I was in Missoula just last week- in fact, I spent a day with Nici and the girls in the Lolo hot springs. Before the fire erupted it was just another warm summer day, arid but calm; we played and swam for hours and I took a lot of pictures of the girls as they floated about in a nearly hypnotic state of bliss, the kind reserved for little kids on summer break.
"So," asked Andy, coming in from the back porch and taking a seat next to me. "How long are you staying for?"
I'm completely guilty of this- showing up at friend's houses with two hours warning, hauling a huge backpack with no set in stone plan of departure. This family, in the midst of their own swirl of summer trips, just seem to roll with it.
"I don't know," I said, leaning back and adopting Andy's placid demeanor. "Probably just a few weeks."
"That's cool," he responded, "the guest room is all yours."
I was kidding, of course, but in that minute I actually considered it.
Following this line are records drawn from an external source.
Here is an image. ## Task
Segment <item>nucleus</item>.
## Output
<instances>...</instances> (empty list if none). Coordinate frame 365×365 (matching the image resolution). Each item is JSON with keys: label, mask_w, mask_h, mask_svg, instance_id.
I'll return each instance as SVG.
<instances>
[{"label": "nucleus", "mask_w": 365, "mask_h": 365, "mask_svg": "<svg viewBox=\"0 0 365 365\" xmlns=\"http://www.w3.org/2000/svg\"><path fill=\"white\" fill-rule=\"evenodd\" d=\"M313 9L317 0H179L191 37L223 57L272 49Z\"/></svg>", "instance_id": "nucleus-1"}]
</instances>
Half an hour later, their friends came over for dinner, streaming through the door hauling ice cream and wine and a watermelon. With her typical, unbridled enthusiasm, Caroline tried to convince me to rent their spare apartment- "Cheap, gorgeous, pet friendly! Why not!"
And why not? I didn't say anything, but instead sunk deep into that moment, the untethered existence I'd brought about by dropping all my things off at Goodwill, kissing my best friends goodbye and just leaving.
I could. I could live in Missoula for a few weeks, or months, or the rest of my life, why not? I loved Missoula. I loved this evening, all of us around the table, these families I'd once known only through writing and photos.
A pretty, curly haired woman wrote a blog that I started reading years ago, when I was worked as a nanny in Seattle. When the perpetually cantankerous three year old slept, I'd lie on the living room floor, bored and agitated with my own life, and sink into the world of this woman in Montana with the toddler and the blue eyed baby, the big garden and the art gallery.
Now I'm sitting at their table, and the garden is even bigger than it was, the toddler and the baby are little kids running around, begging their mom to let them jump in bed with me at 6am. And now, over rounds of dangerously delicious homemade margaritas, they're inviting me to move next door.
And I could. I can't get over how funny life is.
***The next morning, I woke up in pink flowered sheets with two girls sneaking in. I put an arm around each one and sighed back to sleep. For a little while, they were content just to whisper into the dog's huge ears. I was grateful, as last night's margaritas had turned to beer, had turned to tea and telling stories on the couch that crept farther into the night than anyone had intended.
***I didn't stay for weeks, of course. Just a couple of days. Not long enough, but we all had things to do. I could always go back, it's mostly just one long stretch of 1-90 that separates me from Montana. I'd live there, I really would. But only if I ever wanted to leave Asheville, and only if the wildfires ever get tired of burning the world and extinguish themselves.